Work task: A verbatim transcript of the lines below, starting at the first and ending with the one that holds "family: Cricetidae", is what should be produced.

Extracted entries:
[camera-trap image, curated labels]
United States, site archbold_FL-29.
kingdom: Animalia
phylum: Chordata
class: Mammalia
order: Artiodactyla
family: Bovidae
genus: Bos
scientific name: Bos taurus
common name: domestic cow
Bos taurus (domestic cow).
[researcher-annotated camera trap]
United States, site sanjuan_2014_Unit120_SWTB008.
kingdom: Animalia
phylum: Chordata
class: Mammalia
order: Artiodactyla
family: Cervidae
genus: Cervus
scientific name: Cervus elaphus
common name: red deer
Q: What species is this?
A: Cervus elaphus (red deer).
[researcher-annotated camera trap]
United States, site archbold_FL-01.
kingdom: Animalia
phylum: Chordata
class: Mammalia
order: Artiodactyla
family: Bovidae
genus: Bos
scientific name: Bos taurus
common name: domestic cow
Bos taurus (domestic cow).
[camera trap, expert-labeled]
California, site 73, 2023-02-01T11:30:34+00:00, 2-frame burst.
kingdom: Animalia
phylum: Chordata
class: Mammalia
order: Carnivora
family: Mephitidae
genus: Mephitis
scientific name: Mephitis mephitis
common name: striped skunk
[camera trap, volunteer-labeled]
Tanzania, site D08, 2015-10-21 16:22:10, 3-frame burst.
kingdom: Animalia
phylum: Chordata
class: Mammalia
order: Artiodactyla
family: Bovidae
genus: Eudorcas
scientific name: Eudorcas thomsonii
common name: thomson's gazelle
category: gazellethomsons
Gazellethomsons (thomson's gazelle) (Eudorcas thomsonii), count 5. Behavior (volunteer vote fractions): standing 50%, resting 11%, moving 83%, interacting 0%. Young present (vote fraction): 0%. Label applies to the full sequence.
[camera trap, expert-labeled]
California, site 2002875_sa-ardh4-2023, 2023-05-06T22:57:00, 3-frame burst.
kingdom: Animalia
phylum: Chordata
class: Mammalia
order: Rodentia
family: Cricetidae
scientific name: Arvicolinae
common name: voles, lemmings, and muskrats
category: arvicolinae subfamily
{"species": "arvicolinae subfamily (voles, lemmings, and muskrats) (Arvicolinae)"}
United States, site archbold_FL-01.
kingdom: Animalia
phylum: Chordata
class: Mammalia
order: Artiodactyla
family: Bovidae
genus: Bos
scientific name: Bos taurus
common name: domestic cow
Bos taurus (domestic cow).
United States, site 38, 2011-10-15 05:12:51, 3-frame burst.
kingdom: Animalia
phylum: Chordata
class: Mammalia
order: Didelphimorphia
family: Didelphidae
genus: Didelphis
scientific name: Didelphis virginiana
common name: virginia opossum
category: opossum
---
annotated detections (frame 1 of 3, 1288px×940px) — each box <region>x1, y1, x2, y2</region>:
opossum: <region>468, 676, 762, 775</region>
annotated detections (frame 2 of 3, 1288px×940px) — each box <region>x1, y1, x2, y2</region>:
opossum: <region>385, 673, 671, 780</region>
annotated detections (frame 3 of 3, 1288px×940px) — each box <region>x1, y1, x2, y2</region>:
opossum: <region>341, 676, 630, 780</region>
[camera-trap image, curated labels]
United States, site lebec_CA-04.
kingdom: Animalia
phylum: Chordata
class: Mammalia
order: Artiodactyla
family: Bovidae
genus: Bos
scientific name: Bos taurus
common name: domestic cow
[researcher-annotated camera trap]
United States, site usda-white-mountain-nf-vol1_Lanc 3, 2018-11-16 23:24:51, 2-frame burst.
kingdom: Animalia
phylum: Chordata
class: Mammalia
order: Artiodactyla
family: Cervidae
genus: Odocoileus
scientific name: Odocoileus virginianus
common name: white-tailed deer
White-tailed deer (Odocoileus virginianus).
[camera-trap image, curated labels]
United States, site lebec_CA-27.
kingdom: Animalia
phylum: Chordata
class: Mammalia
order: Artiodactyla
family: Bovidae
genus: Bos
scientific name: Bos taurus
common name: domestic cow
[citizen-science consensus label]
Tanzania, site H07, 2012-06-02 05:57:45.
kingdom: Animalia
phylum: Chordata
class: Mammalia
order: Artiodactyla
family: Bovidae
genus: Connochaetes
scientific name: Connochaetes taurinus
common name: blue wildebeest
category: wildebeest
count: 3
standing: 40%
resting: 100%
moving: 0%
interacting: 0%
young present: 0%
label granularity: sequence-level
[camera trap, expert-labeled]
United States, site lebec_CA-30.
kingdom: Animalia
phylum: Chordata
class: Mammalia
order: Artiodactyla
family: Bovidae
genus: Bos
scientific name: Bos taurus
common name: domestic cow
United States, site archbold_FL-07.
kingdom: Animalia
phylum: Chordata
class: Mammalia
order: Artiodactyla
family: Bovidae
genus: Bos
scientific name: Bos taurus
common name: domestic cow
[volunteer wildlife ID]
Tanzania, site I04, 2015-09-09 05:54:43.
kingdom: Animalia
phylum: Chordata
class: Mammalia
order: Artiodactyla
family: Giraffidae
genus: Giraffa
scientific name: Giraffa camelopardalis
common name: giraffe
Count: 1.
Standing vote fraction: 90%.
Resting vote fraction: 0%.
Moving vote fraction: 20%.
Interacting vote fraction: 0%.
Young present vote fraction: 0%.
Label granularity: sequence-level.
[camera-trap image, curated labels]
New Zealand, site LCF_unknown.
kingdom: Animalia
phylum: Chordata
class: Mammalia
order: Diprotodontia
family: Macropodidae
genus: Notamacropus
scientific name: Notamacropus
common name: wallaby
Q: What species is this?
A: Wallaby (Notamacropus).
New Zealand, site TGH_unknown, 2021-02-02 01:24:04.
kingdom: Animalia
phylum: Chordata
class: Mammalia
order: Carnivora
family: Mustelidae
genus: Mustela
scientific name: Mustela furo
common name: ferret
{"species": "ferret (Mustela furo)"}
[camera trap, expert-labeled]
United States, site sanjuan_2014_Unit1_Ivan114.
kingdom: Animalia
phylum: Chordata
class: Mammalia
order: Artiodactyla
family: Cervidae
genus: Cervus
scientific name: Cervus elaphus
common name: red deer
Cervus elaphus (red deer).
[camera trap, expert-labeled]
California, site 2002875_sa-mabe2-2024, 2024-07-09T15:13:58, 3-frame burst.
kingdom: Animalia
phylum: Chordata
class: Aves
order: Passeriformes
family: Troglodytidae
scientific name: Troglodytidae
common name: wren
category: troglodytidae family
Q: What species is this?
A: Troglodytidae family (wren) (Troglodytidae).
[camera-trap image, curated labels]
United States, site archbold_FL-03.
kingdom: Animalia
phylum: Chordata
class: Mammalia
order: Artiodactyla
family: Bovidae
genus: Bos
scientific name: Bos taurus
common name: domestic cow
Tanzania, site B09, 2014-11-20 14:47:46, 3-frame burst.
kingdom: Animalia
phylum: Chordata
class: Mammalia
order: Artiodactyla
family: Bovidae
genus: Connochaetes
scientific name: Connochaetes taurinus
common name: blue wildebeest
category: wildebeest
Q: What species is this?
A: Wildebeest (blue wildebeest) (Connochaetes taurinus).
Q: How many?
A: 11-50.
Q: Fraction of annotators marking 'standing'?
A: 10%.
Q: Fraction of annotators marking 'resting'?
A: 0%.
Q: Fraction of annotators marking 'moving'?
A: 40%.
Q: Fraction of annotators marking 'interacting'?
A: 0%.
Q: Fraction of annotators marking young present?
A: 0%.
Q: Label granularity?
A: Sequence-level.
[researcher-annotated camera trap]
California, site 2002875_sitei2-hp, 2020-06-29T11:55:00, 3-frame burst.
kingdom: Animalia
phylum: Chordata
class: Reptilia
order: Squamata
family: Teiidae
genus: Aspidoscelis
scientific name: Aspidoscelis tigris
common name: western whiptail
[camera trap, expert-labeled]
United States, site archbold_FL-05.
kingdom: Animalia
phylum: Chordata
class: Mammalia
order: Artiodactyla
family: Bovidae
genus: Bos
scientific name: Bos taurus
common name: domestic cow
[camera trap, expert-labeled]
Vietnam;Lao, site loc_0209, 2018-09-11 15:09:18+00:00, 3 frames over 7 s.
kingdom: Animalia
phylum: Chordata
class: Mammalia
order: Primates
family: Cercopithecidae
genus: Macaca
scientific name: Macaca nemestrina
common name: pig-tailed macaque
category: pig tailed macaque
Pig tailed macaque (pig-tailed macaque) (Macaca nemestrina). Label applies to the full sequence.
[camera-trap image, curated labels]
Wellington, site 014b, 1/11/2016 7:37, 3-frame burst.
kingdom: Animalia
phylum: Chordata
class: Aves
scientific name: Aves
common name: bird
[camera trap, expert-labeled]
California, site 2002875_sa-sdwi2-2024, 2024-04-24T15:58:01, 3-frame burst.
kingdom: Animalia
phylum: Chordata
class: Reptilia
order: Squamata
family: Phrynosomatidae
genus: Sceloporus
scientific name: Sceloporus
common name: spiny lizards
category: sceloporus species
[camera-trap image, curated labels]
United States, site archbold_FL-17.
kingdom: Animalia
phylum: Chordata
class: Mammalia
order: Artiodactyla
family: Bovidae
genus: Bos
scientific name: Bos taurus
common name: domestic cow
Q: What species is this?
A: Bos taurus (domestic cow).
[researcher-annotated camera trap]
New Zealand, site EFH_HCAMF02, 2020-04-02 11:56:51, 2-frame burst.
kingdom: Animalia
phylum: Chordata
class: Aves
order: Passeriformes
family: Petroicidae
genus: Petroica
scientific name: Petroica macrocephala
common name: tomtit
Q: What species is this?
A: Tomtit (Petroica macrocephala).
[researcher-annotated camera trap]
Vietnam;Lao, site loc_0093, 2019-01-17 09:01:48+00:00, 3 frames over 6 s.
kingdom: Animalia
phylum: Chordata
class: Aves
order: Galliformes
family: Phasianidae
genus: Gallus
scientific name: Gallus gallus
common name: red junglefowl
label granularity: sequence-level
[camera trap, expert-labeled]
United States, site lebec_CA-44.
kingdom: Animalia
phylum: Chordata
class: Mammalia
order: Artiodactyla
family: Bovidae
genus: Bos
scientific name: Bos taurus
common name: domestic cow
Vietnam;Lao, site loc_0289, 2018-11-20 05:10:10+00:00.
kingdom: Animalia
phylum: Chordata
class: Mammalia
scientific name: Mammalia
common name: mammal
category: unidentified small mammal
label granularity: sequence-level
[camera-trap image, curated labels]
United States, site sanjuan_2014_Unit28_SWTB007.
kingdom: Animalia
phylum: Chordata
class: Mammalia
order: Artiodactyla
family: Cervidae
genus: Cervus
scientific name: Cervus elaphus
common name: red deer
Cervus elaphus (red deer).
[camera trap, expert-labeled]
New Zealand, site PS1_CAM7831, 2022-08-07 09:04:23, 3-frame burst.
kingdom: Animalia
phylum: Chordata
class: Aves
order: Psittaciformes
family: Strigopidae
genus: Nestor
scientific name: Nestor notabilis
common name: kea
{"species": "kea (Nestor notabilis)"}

Exercise result:
[camera-trap image, curated labels]
United States, site archbold_FL-29.
kingdom: Animalia
phylum: Chordata
class: Mammalia
order: Artiodactyla
family: Bovidae
genus: Bos
scientific name: Bos taurus
common name: domestic cow
Bos taurus (domestic cow).
[researcher-annotated camera trap]
United States, site sanjuan_2014_Unit120_SWTB008.
kingdom: Animalia
phylum: Chordata
class: Mammalia
order: Artiodactyla
family: Cervidae
genus: Cervus
scientific name: Cervus elaphus
common name: red deer
Q: What species is this?
A: Cervus elaphus (red deer).
[researcher-annotated camera trap]
United States, site archbold_FL-01.
kingdom: Animalia
phylum: Chordata
class: Mammalia
order: Artiodactyla
family: Bovidae
genus: Bos
scientific name: Bos taurus
common name: domestic cow
Bos taurus (domestic cow).
[camera trap, expert-labeled]
California, site 73, 2023-02-01T11:30:34+00:00, 2-frame burst.
kingdom: Animalia
phylum: Chordata
class: Mammalia
order: Carnivora
family: Mephitidae
genus: Mephitis
scientific name: Mephitis mephitis
common name: striped skunk
[camera trap, volunteer-labeled]
Tanzania, site D08, 2015-10-21 16:22:10, 3-frame burst.
kingdom: Animalia
phylum: Chordata
class: Mammalia
order: Artiodactyla
family: Bovidae
genus: Eudorcas
scientific name: Eudorcas thomsonii
common name: thomson's gazelle
category: gazellethomsons
Gazellethomsons (thomson's gazelle) (Eudorcas thomsonii), count 5. Behavior (volunteer vote fractions): standing 50%, resting 11%, moving 83%, interacting 0%. Young present (vote fraction): 0%. Label applies to the full sequence.
[camera trap, expert-labeled]
California, site 2002875_sa-ardh4-2023, 2023-05-06T22:57:00, 3-frame burst.
kingdom: Animalia
phylum: Chordata
class: Mammalia
order: Rodentia
family: Cricetidae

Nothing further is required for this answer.